--- Start PAGE EXCERPT ---

By Renjie
With the continuous development and upgrade of IaaS capabilities of cloud service platforms and the continuous expansion of user data scale, mainstream database products are developing towards cloud and service. The word cloud-native has been closely integrated with databases, and cloud service vendors are committed to building their own cloud-native database product matrix.
It has been more than two years since ApsaraDB for ClickHouse was launched. During this period, we have accumulated a large number of customer cases on the cloud. We have also gained a deep understanding of ApsaraDB for ClickHouse database ecosystem through long-term customer service support. After fully understanding the ecosystem of existing products and the pain points of customers' practices, we upgraded the architecture of the open-source ClickHouse database. Next, we will bring users a new cloud-native version of the ClickHouse database.
People are familiar with the word cloud-native database, but many users have not constructed a clear measure of whether a database product is cloud-native yet. In the previous cloud hosting mode database, users feel that the database instance is moved from the local physical machine to the ECS instance on the cloud, and the local disk becomes reliable disk storage. ApsaraDB product also provides stable and easy-to-use O&M and monitoring methods.

--- End PAGE EXCERPT ---

EXERCISE REQUIREMENTS:
(a) Repeat the ClickHouse text word for word, in full.
(b) Render the listing as a Markdown table with the columns n and Line, from the line containing "When comparing vertical" through the final line of the listing, inclusive. Leave out blank lines.

--- Start PROVIDED INFORMATION ---

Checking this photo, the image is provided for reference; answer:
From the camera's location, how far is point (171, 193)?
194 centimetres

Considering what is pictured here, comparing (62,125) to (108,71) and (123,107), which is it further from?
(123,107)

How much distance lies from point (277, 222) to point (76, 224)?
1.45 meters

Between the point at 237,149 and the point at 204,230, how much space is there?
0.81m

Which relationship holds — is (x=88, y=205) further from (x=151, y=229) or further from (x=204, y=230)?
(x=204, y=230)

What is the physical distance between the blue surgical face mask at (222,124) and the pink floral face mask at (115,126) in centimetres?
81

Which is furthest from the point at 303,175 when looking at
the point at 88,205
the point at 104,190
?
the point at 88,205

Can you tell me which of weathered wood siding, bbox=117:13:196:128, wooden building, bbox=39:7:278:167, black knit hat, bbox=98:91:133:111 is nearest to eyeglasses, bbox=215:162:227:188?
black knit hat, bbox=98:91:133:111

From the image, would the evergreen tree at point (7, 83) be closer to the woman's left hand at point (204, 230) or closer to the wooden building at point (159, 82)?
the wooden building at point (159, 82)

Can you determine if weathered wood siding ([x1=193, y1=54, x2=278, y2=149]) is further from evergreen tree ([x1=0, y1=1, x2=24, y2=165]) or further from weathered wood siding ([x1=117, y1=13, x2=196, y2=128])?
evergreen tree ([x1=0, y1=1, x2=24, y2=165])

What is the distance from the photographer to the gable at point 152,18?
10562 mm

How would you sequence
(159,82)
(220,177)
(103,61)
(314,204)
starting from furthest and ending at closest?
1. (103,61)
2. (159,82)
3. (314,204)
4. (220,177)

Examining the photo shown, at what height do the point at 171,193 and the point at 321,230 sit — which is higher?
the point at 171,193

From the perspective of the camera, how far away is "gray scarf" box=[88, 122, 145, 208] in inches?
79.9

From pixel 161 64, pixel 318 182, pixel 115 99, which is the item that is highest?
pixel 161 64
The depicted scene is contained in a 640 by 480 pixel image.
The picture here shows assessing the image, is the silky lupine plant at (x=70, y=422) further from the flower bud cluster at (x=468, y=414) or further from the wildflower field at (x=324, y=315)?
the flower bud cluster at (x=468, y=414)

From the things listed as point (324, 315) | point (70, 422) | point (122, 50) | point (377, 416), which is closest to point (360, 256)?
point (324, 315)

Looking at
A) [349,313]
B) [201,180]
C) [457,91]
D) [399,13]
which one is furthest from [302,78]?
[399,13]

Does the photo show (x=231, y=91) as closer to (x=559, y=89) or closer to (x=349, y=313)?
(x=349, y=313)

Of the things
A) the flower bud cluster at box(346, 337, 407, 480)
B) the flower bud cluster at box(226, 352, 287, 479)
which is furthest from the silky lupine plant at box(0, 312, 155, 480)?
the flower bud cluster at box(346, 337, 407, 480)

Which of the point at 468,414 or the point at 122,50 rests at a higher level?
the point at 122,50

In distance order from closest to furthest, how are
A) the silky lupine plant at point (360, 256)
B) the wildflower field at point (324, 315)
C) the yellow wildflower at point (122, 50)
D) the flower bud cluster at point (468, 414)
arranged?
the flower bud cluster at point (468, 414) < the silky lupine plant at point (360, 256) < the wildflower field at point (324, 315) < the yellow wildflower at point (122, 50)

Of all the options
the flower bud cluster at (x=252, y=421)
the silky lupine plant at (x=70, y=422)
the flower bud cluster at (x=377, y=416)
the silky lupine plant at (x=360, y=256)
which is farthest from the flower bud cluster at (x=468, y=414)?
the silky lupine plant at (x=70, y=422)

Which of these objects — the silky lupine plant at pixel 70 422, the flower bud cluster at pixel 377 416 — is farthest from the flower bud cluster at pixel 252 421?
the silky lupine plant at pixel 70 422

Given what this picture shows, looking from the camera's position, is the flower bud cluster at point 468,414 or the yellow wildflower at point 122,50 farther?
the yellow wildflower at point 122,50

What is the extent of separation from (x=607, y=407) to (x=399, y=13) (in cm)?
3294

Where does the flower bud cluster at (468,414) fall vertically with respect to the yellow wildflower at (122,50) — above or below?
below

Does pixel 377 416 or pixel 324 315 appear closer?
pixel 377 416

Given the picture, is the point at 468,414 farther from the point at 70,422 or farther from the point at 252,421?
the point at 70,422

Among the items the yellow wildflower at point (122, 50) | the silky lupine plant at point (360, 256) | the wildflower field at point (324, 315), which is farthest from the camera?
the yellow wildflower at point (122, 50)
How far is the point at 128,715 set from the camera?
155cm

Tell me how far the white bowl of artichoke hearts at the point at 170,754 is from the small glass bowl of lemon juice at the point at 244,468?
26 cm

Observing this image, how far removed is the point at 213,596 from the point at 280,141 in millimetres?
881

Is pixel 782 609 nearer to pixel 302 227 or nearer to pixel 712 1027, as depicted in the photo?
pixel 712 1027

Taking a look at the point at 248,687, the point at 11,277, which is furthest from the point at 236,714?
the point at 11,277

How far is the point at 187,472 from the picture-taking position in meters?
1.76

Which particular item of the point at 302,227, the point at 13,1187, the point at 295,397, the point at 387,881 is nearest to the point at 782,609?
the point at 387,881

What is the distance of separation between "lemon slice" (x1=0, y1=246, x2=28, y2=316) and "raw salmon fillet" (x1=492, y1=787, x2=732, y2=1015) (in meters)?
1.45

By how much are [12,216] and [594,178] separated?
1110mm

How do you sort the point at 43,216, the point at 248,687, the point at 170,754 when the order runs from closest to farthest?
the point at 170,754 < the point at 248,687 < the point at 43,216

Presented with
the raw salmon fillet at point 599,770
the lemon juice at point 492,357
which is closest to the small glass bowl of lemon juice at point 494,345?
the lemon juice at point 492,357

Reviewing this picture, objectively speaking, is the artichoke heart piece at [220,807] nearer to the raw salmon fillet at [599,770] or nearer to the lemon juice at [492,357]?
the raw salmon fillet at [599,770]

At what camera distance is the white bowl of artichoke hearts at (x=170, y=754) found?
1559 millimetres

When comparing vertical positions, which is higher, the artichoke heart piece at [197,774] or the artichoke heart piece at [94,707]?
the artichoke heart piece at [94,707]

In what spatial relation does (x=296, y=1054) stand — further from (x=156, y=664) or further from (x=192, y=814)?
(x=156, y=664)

--- End PROVIDED INFORMATION ---

RESULTS FOR EACH TASK:
(a)
By Renjie
With the continuous development and upgrade of IaaS capabilities of cloud service platforms and the continuous expansion of user data scale, mainstream database products are developing towards cloud and service. The word cloud-native has been closely integrated with databases, and cloud service vendors are committed to building their own cloud-native database product matrix.
It has been more than two years since ApsaraDB for ClickHouse was launched. During this period, we have accumulated a large number of customer cases on the cloud. We have also gained a deep understanding of ApsaraDB for ClickHouse database ecosystem through long-term customer service support. After fully understanding the ecosystem of existing products and the pain points of customers' practices, we upgraded the architecture of the open-source ClickHouse database. Next, we will bring users a new cloud-native version of the ClickHouse database.
People are familiar with the word cloud-native database, but many users have not constructed a clear measure of whether a database product is cloud-native yet. In the previous cloud hosting mode database, users feel that the database instance is moved from the local physical machine to the ECS instance on the cloud, and the local disk becomes reliable disk storage. ApsaraDB product also provides stable and easy-to-use O&M and monitoring methods.

(b)
| n | Line |
|---|---|
| 1 | When comparing vertical positions, which is higher, the artichoke heart piece at [197,774] or the artichoke heart piece at [94,707]? |
| 2 | the artichoke heart piece at [94,707] |
| 3 | In what spatial relation does (x=296, y=1054) stand — further from (x=156, y=664) or further from (x=192, y=814)? |
| 4 | (x=156, y=664) |